Saturday, January 15, 2011

177: and it all really happened, it did, it did

Last night I had a dream I was at work behind the counter sitting on a toilet and chatting to my old primary school friends.  What does that mean?  Nothing of course; but it wasn’t an embarrassing dream.  In fact it was quite fun.  Perhaps I’ll try it for real.

So what happened today (during waking hours)?  Well it all started off with the ride in the hot air balloon.  That took me and my fiancĂ©e up to 13,000ft where we enjoyed beautiful views, freezing cold, and a picnic consisting of Melton Mowbray pork pies, sauerkraut, sea cucumber sandwiches, and champagne & strawberries.  After we had finished our picnic, we broke free of our moorings and piloted the balloon at breakneck speeds over treetops.  A squirrel jumped from the top of a majestic conifer into our basket, and managed to complete 40,000 revolutions before I was able to stun it with my peashooter and kick its little arse off my land.

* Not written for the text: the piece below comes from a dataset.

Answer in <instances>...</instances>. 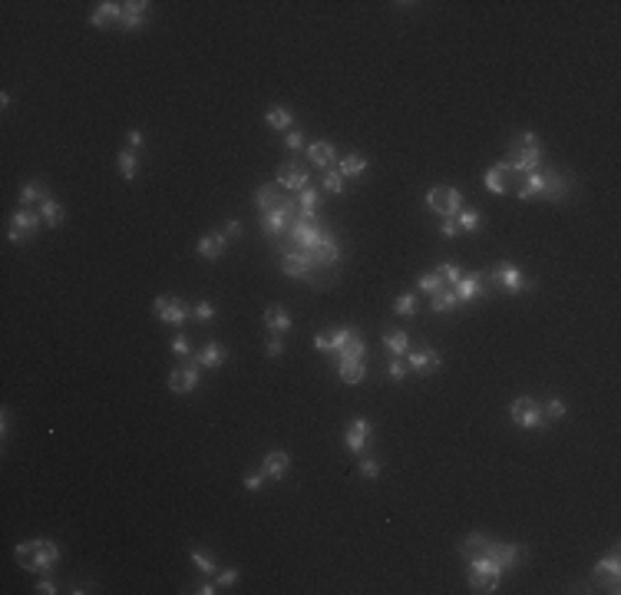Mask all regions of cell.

Our little jaunt in the balloon was just for a treat and not a new mode of everyday transport.  Once we landed I wanted to take it easy so I headed down to Washington Square Park with a song in my heart and a pistol in my pocket.  I took my usual seat amongst my fellow chess grandmasters.  While playing I watched street performers juggling and frolicking, children flying kites, young women jogging and old drunkards hobbling and rolling around the floor.  I gave my shoes to a beggar, and bought myself a brand new pair of brogues.  They made me feel like tap dancing down the street, but after a few aborted attempts I gave up and went for a drink instead.

A couple of drinks and I was feeling fine so I dipped into my secret tunnel through the centre of the earth and popped out in Australia.  After sorting out the mess with all those little floods and stuff, I went to the beech to fill up on shrimp, and indulge my dangerous hobby of blue-ringed octopus harassing.  Anyway, as I was doing all of this malarkey a terminator materialised before me.  It was naked, like they are, and I gave it a chance to dress quickly before the chase was on.  It got its foot stuck in a drain, and it was an obsolete model so I had no real problem vanquishing it and before I knew it I was able to get on with my day as though nothing had happened.  Not much to write home about there.  Regardless to say, the future of mankind is safe.

I retreated back into my underground catacombs, where I can wander freely from continent to continent , popped my head above ground in Albuquerque, New Mexico, made a left turn and eventually ended up at my final destination for the day, the Nameless City beyond the mountains of madness central to the Antarctic continent.  Sadly I saw no Shoggoths, no Elder Things, and certainly no other Cthulhu mythological beasts, demons or gods.  The city was long abandoned, and I only explored a small portion of it.  I will return when I am properly equipped.  The most important thing now is sleep.